> **INPUT DATA**
----

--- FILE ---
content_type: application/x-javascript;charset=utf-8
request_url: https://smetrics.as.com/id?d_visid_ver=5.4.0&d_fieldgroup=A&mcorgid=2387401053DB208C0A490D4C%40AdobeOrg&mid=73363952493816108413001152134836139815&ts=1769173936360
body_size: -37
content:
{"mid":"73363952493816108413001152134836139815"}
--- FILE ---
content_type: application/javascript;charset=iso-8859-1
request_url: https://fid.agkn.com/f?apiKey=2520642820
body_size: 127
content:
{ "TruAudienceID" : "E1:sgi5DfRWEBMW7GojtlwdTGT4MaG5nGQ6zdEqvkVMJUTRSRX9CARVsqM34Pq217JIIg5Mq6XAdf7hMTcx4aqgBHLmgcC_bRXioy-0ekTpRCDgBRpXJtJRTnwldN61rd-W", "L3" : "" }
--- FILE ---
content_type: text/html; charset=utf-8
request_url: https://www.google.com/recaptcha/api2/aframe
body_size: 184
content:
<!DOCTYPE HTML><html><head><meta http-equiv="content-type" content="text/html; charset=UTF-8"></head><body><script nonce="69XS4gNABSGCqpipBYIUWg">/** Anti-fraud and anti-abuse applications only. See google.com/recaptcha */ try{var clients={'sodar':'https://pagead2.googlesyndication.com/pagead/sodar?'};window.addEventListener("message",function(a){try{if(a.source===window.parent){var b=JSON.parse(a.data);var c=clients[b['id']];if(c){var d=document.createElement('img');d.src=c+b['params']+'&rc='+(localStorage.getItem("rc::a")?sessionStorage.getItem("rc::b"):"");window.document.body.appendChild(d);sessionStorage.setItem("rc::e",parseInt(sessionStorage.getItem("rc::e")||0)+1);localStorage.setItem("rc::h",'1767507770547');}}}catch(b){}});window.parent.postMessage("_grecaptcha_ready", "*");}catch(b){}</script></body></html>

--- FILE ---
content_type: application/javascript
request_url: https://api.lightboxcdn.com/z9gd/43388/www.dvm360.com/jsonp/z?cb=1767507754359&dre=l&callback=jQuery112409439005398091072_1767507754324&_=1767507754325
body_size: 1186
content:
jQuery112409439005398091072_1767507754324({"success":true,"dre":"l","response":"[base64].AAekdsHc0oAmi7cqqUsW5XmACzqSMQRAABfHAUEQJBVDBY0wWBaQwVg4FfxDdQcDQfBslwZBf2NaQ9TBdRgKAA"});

----

> **TASK TO CARRY OUT**
All lines in the records above that contain "javascript" are to be reported.

> **ANSWER SPACE**
content_type: application/x-javascript;charset=utf-8
content_type: application/javascript;charset=iso-8859-1
content_type: application/javascript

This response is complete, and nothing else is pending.